I agree, and its not the boli, it takes so long to consume that it starts to rot while its still being consumed...just horrible.

I agree with Jose though, for certain large ts, especially after molt when they're slender, it can be an acceptable meal, although one could certainly argue about putting a mammal through that...even pinkies scream.  Not my cup of tea, but I only know that because I have fed them.

Reactions: Like 1 | Agree 4


----------



## Haksilence (Apr 4, 2016)

I get all that, but why not just toss 2 super worms their way? If they are hungry enough to take a mouse surely they will have no trouble taking back to back supers.


----------



## Walter1 (Apr 4, 2016)

Perhaps, feeding frozen/thaweds is easier and more economical. They will take them that way.


----------



## Exoskeleton Invertebrates (Apr 4, 2016)

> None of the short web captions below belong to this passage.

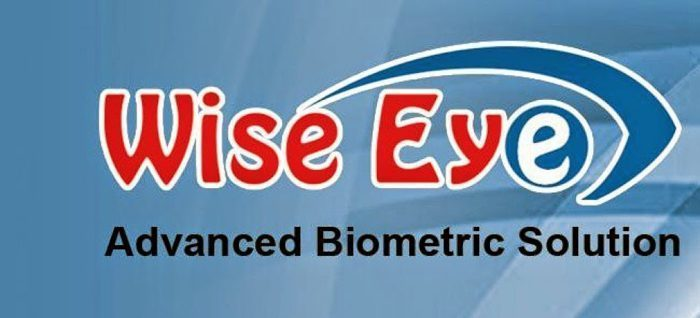 Wise eye Logo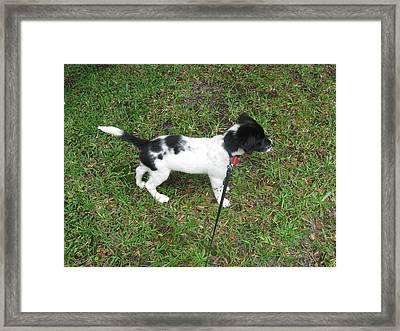 Puppy Sammy Framed Print by Abneris Verdecia
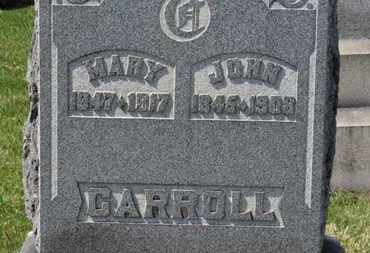 CARROLL, JOHN - Erie County, Ohio | JOHN CARROLL - Ohio Gravestone Photos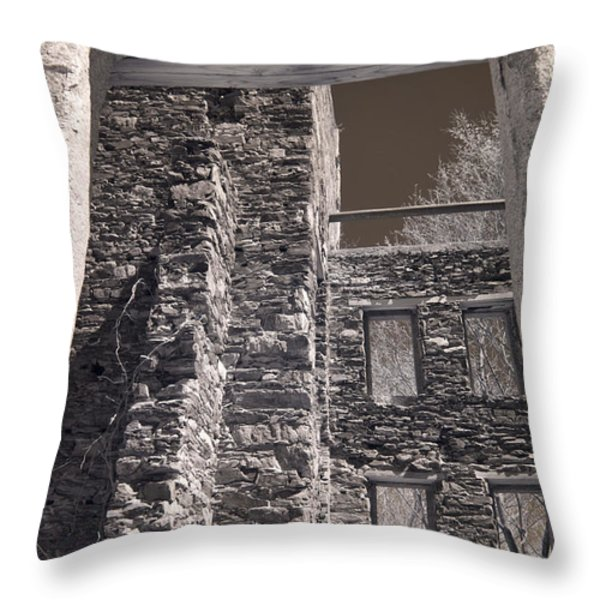 Forgotten Throw Pillow by Joann Vitali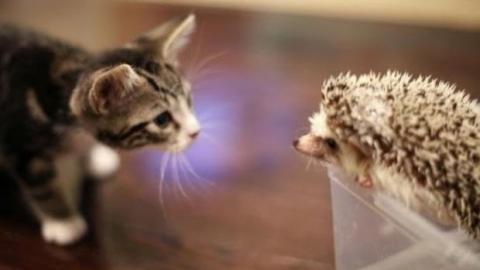 Erste Begegnung zwischen einem Kätzchen und einem Igel.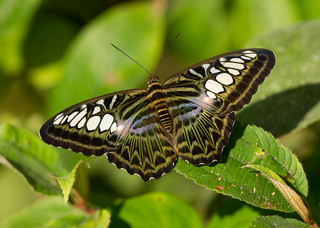 The Clipper - Parthenos sylvia lilacincus
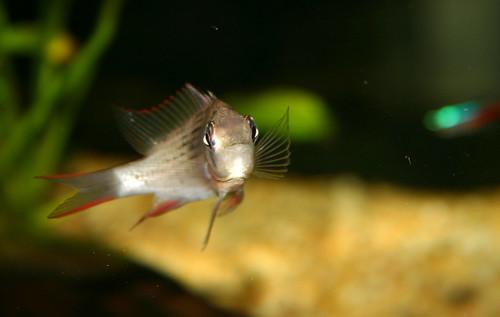 fishportrait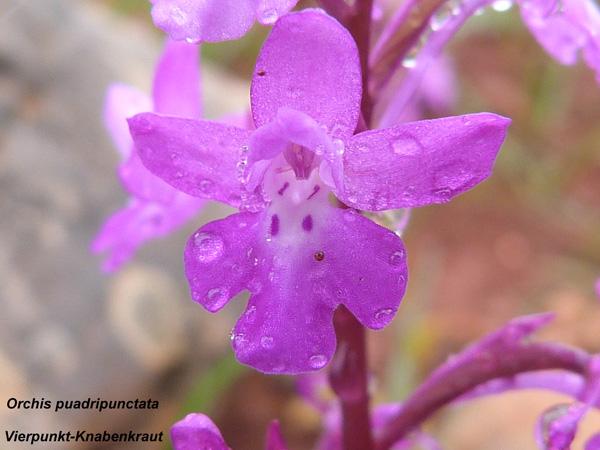 Orchis puadripunctata - Vierpunkt-Knabenkraut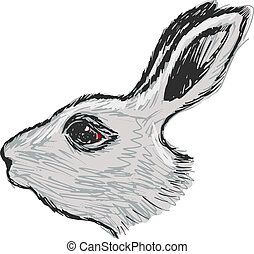 head of rabbit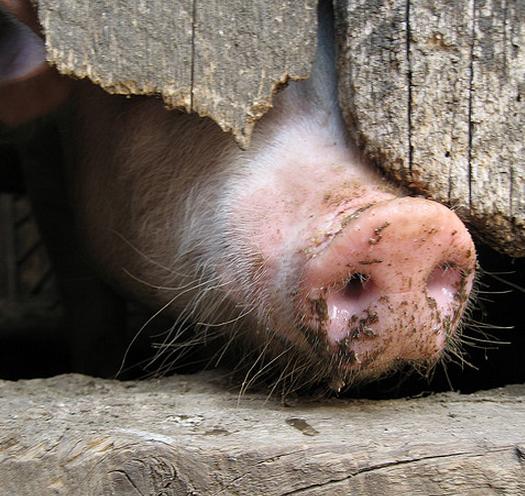 Straks ook Roemeens varken?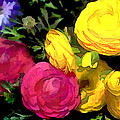 Red And Yellow Ranunculus Flowers by Elaine Plesser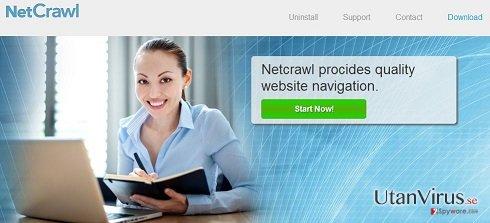 Annonser från NetCrawl ögonblicksbild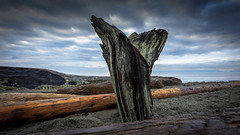 Beach Whale Tail (Paul Rioux) Tags: beach shore driftwood logs whale tail sand clouds random prioux
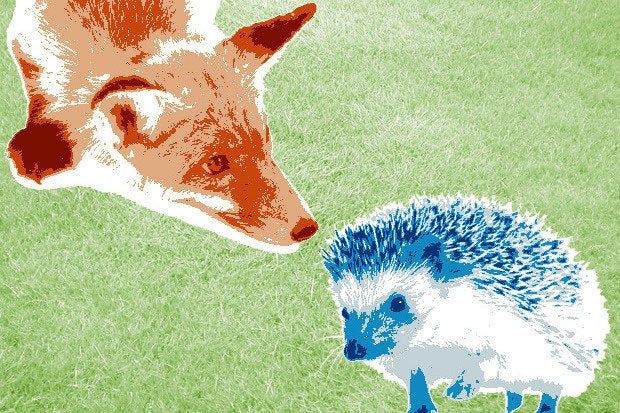 images of a fox and a hedgehog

My tarantulas eat what ever they want to eat at the present time. It doesn't matter wether is super worms or not or frozen rats, mice etc.

If a person is afraid that a mice could hurt a tarantula than you shouldn't feed a mice. Depending on the size of a baby tarantula and the size of a cricket can also injure a tarantula, crickets can bite as well. I don't worry about those things happening tarantulas are a natural predator for those type of insects or animals.

I made this video months ago she loves earthworms. Since the video she has molted.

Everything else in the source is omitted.